> _Exercise brief_
Could you reproduce every line of the listing below word for word?

start Material

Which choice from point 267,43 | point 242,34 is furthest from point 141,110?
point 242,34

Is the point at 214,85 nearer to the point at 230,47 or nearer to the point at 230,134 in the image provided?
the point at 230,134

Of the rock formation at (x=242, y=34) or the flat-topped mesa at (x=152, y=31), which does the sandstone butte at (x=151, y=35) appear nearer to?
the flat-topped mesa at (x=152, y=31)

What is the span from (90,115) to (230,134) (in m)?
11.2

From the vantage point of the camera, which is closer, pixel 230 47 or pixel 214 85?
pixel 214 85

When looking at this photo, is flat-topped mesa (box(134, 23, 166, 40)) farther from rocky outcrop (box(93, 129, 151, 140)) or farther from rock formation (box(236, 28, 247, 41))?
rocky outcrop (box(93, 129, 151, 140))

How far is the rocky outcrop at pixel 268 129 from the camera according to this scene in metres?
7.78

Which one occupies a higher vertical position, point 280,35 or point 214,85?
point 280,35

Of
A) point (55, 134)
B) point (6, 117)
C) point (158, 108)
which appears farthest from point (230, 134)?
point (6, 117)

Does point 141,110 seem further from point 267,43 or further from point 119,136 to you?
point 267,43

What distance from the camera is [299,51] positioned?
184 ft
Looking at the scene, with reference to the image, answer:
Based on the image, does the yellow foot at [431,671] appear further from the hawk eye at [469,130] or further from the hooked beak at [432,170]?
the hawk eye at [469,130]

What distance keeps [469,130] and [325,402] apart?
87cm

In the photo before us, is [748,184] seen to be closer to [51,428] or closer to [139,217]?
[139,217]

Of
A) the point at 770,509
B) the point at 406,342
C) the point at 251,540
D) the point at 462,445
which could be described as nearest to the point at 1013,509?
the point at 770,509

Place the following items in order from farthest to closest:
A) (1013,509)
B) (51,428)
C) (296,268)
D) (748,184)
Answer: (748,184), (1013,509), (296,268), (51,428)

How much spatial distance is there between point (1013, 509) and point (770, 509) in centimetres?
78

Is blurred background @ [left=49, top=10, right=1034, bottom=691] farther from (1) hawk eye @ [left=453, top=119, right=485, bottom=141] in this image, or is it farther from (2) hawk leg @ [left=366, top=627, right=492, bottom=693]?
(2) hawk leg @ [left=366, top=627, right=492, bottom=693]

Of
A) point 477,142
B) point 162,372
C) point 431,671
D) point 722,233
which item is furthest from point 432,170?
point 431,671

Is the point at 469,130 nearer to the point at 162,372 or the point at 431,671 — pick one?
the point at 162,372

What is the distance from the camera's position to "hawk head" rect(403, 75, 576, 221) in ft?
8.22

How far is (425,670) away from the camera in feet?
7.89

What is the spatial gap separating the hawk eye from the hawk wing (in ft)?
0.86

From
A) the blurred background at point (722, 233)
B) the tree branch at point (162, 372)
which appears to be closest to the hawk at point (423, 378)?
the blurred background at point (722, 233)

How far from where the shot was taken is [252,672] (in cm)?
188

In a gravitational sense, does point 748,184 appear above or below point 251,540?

end Material

> _Solution to the problem_
Which choice from point 267,43 | point 242,34 is furthest from point 141,110?
point 242,34

Is the point at 214,85 nearer to the point at 230,47 or nearer to the point at 230,134 in the image provided?
the point at 230,134

Of the rock formation at (x=242, y=34) or the flat-topped mesa at (x=152, y=31), which does the sandstone butte at (x=151, y=35) appear nearer to?
the flat-topped mesa at (x=152, y=31)

What is the span from (90,115) to (230,134) (in m)?
11.2

From the vantage point of the camera, which is closer, pixel 230 47 or pixel 214 85?
pixel 214 85

When looking at this photo, is flat-topped mesa (box(134, 23, 166, 40)) farther from rocky outcrop (box(93, 129, 151, 140)) or farther from rock formation (box(236, 28, 247, 41))?
rocky outcrop (box(93, 129, 151, 140))

How far is the rocky outcrop at pixel 268 129 from the camera according to this scene in metres?
7.78

Which one occupies a higher vertical position, point 280,35 or point 214,85?
point 280,35

Of
A) point (55, 134)
B) point (6, 117)
C) point (158, 108)
which appears farthest from point (230, 134)?
point (6, 117)

Does point 141,110 seem further from point 267,43 or further from point 119,136 to you?
point 267,43

What distance from the camera is [299,51] positioned?
184 ft
Looking at the scene, with reference to the image, answer:
Based on the image, does the yellow foot at [431,671] appear further from the hawk eye at [469,130] or further from the hooked beak at [432,170]?
the hawk eye at [469,130]

What distance keeps [469,130] and [325,402] apart?
87cm

In the photo before us, is [748,184] seen to be closer to [51,428] or closer to [139,217]?
[139,217]

Of
A) the point at 770,509
B) the point at 406,342
C) the point at 251,540
D) the point at 462,445
which could be described as nearest to the point at 1013,509?
the point at 770,509

Place the following items in order from farthest to closest:
A) (1013,509)
B) (51,428)
C) (296,268)
D) (748,184)
Answer: (748,184), (1013,509), (296,268), (51,428)

How much spatial distance is there between point (1013, 509) and point (770, 509) in centimetres?
78

Is blurred background @ [left=49, top=10, right=1034, bottom=691] farther from (1) hawk eye @ [left=453, top=119, right=485, bottom=141] in this image, or is it farther from (2) hawk leg @ [left=366, top=627, right=492, bottom=693]?
(2) hawk leg @ [left=366, top=627, right=492, bottom=693]

Of
A) point 477,142
B) point 162,372
C) point 431,671
D) point 722,233
which item is furthest from point 432,170?
point 431,671

Is the point at 469,130 nearer to the point at 162,372 or the point at 431,671 — pick one?
the point at 162,372

What is the distance from the camera's position to "hawk head" rect(403, 75, 576, 221) in ft?
8.22

How far is (425,670) away from the camera in feet?
7.89

What is the spatial gap separating the hawk eye from the hawk wing (in ft)?
0.86

From
A) the blurred background at point (722, 233)
B) the tree branch at point (162, 372)
which appears to be closest to the hawk at point (423, 378)?
the blurred background at point (722, 233)

How far from where the shot was taken is [252,672] (in cm)?
188

In a gravitational sense, does point 748,184 appear above or below point 251,540?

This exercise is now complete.